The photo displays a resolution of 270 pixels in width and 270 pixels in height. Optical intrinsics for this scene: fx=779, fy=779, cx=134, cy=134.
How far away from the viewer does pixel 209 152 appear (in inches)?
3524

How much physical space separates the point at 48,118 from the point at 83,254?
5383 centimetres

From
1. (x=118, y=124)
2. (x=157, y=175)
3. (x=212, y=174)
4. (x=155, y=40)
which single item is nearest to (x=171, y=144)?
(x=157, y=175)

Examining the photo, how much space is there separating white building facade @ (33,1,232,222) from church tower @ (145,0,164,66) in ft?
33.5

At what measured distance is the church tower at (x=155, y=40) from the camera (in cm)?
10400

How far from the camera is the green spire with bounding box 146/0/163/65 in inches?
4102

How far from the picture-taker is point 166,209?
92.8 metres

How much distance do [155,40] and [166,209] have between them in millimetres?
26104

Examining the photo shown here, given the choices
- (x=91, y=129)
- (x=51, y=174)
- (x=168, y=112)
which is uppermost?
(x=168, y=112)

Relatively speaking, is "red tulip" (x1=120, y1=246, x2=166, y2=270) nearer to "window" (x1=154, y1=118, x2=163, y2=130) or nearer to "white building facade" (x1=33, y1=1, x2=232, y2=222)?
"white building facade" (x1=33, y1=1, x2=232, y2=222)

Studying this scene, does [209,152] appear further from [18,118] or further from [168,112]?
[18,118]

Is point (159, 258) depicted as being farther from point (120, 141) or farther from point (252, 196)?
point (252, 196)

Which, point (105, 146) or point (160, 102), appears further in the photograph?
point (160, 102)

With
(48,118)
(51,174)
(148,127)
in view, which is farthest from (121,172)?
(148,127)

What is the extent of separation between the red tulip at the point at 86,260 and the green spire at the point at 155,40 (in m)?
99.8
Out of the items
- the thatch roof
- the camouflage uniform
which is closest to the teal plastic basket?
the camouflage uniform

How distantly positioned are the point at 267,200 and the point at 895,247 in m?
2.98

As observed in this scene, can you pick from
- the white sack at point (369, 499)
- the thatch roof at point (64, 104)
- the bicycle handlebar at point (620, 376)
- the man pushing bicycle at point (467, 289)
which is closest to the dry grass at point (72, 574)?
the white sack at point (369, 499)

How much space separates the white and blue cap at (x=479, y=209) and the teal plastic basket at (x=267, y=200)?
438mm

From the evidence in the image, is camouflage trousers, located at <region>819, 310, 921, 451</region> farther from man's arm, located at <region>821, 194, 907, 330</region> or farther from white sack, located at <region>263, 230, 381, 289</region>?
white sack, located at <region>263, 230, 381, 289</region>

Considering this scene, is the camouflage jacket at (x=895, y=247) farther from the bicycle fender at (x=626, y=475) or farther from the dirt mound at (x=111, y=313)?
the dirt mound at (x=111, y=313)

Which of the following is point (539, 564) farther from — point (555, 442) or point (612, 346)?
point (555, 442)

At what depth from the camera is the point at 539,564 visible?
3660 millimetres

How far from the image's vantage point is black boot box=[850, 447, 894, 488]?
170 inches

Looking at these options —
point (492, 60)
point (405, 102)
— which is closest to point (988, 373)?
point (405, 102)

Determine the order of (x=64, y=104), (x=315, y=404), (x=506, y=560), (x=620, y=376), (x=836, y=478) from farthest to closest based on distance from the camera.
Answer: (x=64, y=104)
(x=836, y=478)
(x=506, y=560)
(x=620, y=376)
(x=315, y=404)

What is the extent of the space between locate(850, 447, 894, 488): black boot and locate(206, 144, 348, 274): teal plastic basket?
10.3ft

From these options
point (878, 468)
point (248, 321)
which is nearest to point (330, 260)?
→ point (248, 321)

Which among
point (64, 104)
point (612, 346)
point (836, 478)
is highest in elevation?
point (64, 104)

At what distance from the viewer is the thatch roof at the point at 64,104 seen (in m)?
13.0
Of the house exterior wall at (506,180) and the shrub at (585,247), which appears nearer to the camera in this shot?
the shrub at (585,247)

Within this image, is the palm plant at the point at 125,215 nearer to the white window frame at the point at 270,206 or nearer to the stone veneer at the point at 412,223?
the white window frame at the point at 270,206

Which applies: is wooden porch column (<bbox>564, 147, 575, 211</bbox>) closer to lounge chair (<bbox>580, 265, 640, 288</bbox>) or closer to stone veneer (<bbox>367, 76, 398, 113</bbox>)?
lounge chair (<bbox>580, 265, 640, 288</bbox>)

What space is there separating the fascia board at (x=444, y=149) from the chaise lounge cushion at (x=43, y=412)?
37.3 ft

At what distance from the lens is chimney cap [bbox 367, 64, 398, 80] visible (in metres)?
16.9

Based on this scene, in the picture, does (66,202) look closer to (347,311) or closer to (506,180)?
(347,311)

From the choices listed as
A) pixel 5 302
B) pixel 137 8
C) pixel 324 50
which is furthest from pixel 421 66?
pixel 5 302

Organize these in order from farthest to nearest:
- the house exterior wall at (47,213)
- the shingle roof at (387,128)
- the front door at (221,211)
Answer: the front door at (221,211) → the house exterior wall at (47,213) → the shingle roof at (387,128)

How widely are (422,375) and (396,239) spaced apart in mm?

WHAT NEEDS TO BE DONE
Count the lines in the records that contain the string "spire", matching case exactly. Reply with only the number.

TASK ANSWER
2